New Publication in Landscape Ecology – Rethinking Habitat Availability Across Time and Space

Why History Matters for Conservation
Conservation often focuses on current habitat conditions, but species don’t always respond immediately to landscape changes. Instead, they can exhibit time-lagged responses—where past landscape configurations better explain present-day species occurrences than contemporary landscapes. A new study from the Swiss Plateau explores how more than a century of landscape change has shaped current biodiversity patterns by identifying temporal habitat availability change clusters and showing how these overlap with current species occurrences.

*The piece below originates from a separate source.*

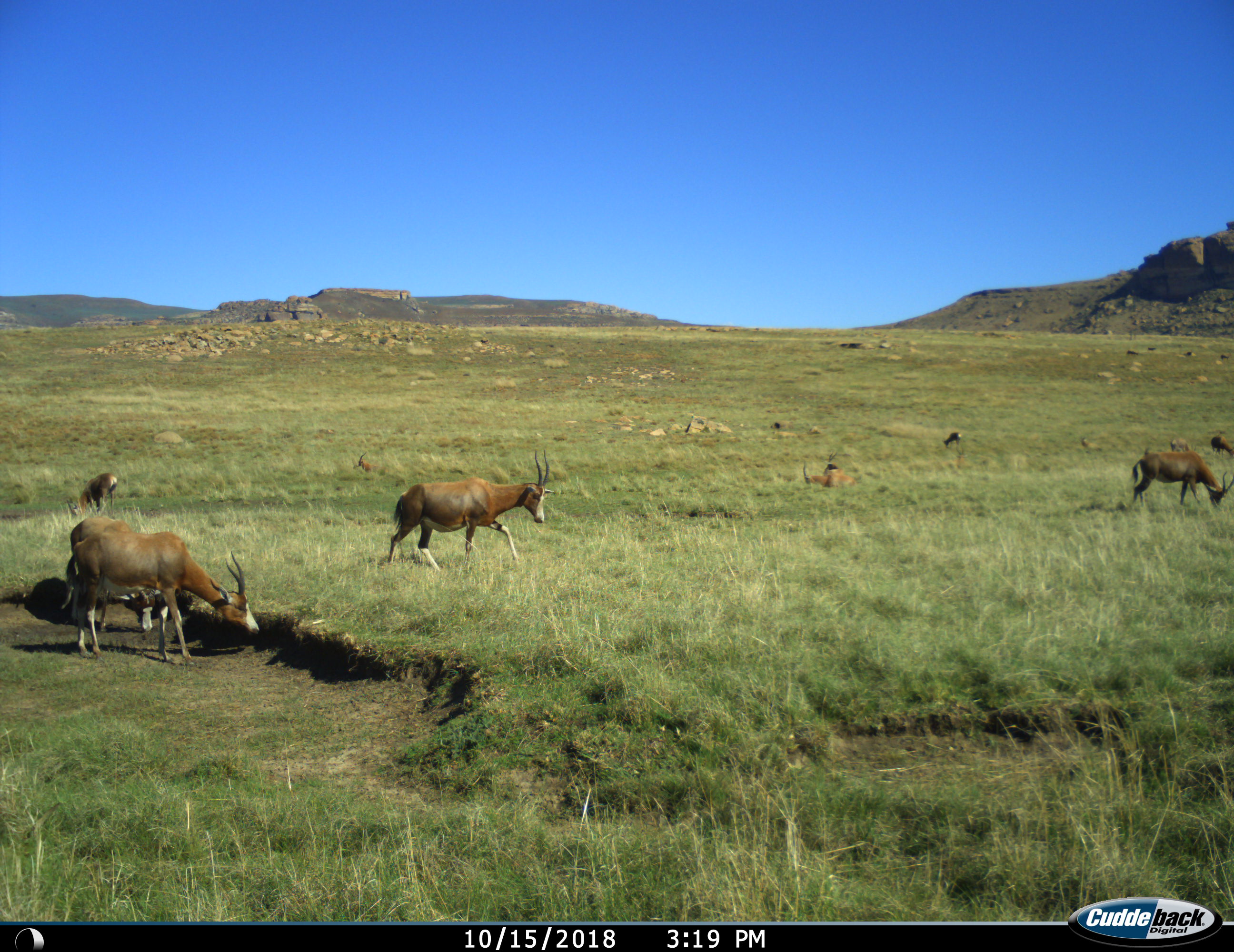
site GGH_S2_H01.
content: unidentified animal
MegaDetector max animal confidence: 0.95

AHA – A New Way to Measure Habitat Availability
To capture these dynamics, researchers introduced the Amount of Habitat Available (AHA) metric. Unlike traditional approaches, AHA includes the impact of landscape configuration by assessing how easily species can move across a landscape—factoring in real-world barriers like roads and buildings. Using time-series analysis from 1899 to 2012, they found that AHA in 1933 best predicted today’s species presences. They also identified that time-series trajectories that show a higher past AHA overlap with areas of high landscape quality, as indicated by the presence of indicator species.
Implications for Planning and Policy
The findings have major implications: ignoring historical habitat availability risks overlooking possible biodiversity declines. By integrating temporal habitat availability into planning, conservationists can identify areas where species persist despite degradation—and where restoration could be most effective. Because AHA is broadly applicable, it offers a versatile tool for landscape planning across both urban and rural areas.